Pero estas formas erróneas, donde quiera busca captar, en las obras salvíficas de Dios, en Cristo —Verbo Encarnado— y en el don de su Espíritu, la profundidad divina, que allí se revela siempre a través de la dimensión humano-terrena. Por el contrario, en aquellos métodos de meditación, incluso cuando se parte de palabras y hechos de Jesús, se busca prescindir lo más posible de lo que este terreno, sensible y conceptualmente limitado, para subir o sumergirse en la esfera de lo divino, que, en cuanto tal, no es ni terrestre, ni sensible, ni conceptualizable. Esta tendencia, presente ya en la tardía religiosidad griega —sobre todo en el «neoplatonismo»—, se vuelve a encontrar en la base de la inspiración religiosa de muchos pueblos, enseguida que reconocen el carácter precario de sus representaciones de lo divino y de sus tentativas de acercarse a él.

Con la actual difusión de los métodos orientales de meditación en el mundo cristiano y en las comunidades eclesiales, nos encontramos de frente a una aguda renovación del intento, no exento de riesgos y errores, de fundir la meditación cristiana con la no cristiana. Las propuestas en este sentido son numerosas y más o menos radicales: algunas utilizan métodos orientales con el único fin de conseguir la preparación psicofísica para una contemplación realmente cristiana; otras van más allá y buscan originar, con diversas técnicas, experiencias espirituales análogas a las que se mencionan en los escritos de ciertos místicos católicos; otras incluso no temen colocar aquel absoluto sin imágenes y conceptos, propio de la teoría budista, en el mismo plano de la majestad de Dios, revelada en Cristo, que se eleva por encima de la realidad finita.
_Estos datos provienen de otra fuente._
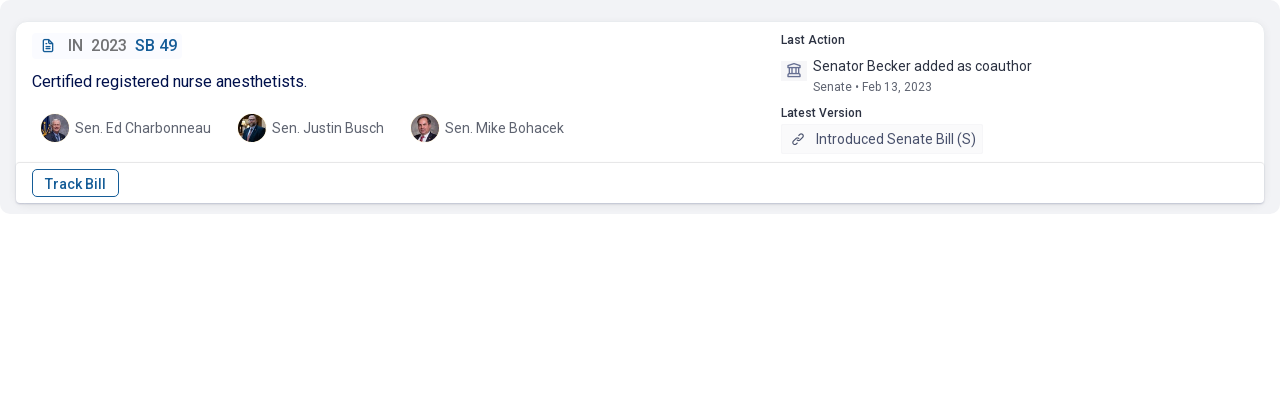

--- FILE ---
content_type: text/html; charset=UTF-8
request_url: https://fastdemocracy.com/ajax/?single-bill-id=INB00011019
body_size: 3980
content:
 
 


<script type="text/javascript">var note_on_bill_nonce='88a46b44b7';
			            var trackbill_nonce='a343c4c2b1';
			            var untrackbill_nonce='6ab430875a';
		            </script><div class='billcard'><div class='billcard-screen-parts'><label class="billcard-checkbox-container">
						  <input type="checkbox">
						  <span class="billcard-checkmark"></span>
						</label><div class='billcard-bill-columns'><div class='bill-all-details'><div class='bill-id-row'><a class="" href="https://fastdemocracy.com/bill/in/2023/bills/INB00011019/" target='_blank'><div class='bill-id-holder'><span class='bill-icon'><i class='uil uil-file-alt'></i></span><span class='bill-state-and-session'><span class='billcard-bill-state'>IN</span><span class='bill-id-break'></span><span class='billcard-bill-session'>2023</span></span><span class='bill-id-break'></span><span class='bill-id-text'>SB 49</span></div></a></div><div class='bill-description-row'><div class='billcard-bill-title'>Certified registered nurse anesthetists.</div></div><div class='bill-sponsor-row'><div class='billcard-lists'><div class='billcard-bill-lists'></div></div></div><div class='bill-sponsor-row'><ul><li class='billcard-sponsor-picture'><a class="" href="https://fastdemocracy.com/legislator/in/legislators/INL000158"  target='_blank'><div class="billcard-circular-avatar"><img decoding="async" src="https://legislator-photos.s3.amazonaws.com/photos/xsmall/INL000158.jpg"  onerror="this.style.display='none'" alt='sponsor'/></div><div class='billcard-sponsor-name'>Sen. Ed Charbonneau</div></a><li><li class='billcard-sponsor-picture'><a class="" href="https://fastdemocracy.com/legislator/in/legislators/INL000214"  target='_blank'><div class="billcard-circular-avatar"><img decoding="async" src="https://legislator-photos.s3.amazonaws.com/photos/xsmall/INL000214.jpg"  onerror="this.style.display='none'" alt='sponsor'/></div><div class='billcard-sponsor-name'>Sen. Justin Busch</div></a><li><li class='billcard-sponsor-picture'><a class="" href="https://fastdemocracy.com/legislator/in/legislators/INL000160"  target='_blank'><div class="billcard-circular-avatar"><img decoding="async" src="https://legislator-photos.s3.amazonaws.com/photos/xsmall/INL000160.jpg"  onerror="this.style.display='none'" alt='sponsor'/></div><div class='billcard-sponsor-name'>Sen. Mike Bohacek</div></a><li></ul></div></div><div class='bill-actions-and-versions'><div class='bill-action-row'>
			             <div class='billcard-section-title'>Last Action</div>
			             <div class='billcard-action-container'>
			             	<div class='billcard-action-icon'><i class='uil uil-university'></i></div>
			             		<div class='billcard-action-content'><div class='billcard-last-action-lines'><div class='billcard-action-content-text'>Senator Becker added as coauthor</div><span class='billcard-date'>Senate &bull; Feb 13, 2023</span></div></div></div></div><div class='bill-version-row'><div class='billcard-section-title'>Latest Version</div><div class='billcard-latest-version'><a class="viewMore" href="https://billtexts.s3.amazonaws.com/_data/in/https-d37sr56shkhro8-cloudfront-net-pdf-documents-123-2023-senate-bills-SB0049-SB0049-01-INTR-pdf.pdf" target="_blank"><span class='billcard-version-link-title'><i class='uil uil-link'></i></span>Introduced Senate Bill (S)</a>
                    	</div></div></div></div></div><div class='bill-note-row'><div class='bill-note-row'></div><div class='billcard-hearing-string'></div></div><div class='bill-button-row'><div class='billcard-button-container'>
				            	
				            	<div class='billcard-track-bill-button-div'><span style='display: inline-block;'><input type="button" id="billcard-track-bill-submit-nouser" onclick="javascript:window.open('https://fastdemocracy.com/subscriber/?register-popup=1', '_blank')" value="Track Bill"/></span></div><div class='billcard-function-div'><span class='billcard-button-space'></span>
<span class='billcard-button-space'></span></div> 
				            	
				            	
				            </div></div></div>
Para tal fin, se sirven de una «teología negativa» que supera cualquier afirmación que tenga algún contenido sobre Dios, negando que las cosas del mundo puedan ser una semilla que remita a la infinitud de Dios. Por esto, proponen abandonar no sólo la meditación de las obras salvíficas que el Dios de la Antigua y Nueva Alianza ha realizado en la historia, sino también la misma idea de Dios, Uno y Trino, que es Amor, en favor de una inmersión «en el abismo indeterminado de la divinidad».

Estas propuestas u otras análogas de armonización entre meditación cristiana y técnicas orientales deberán ser continuamente cribadas con un cuidadoso discernimiento de contenidos y de métodos, para evitar la caída en un pernicioso sincretismo.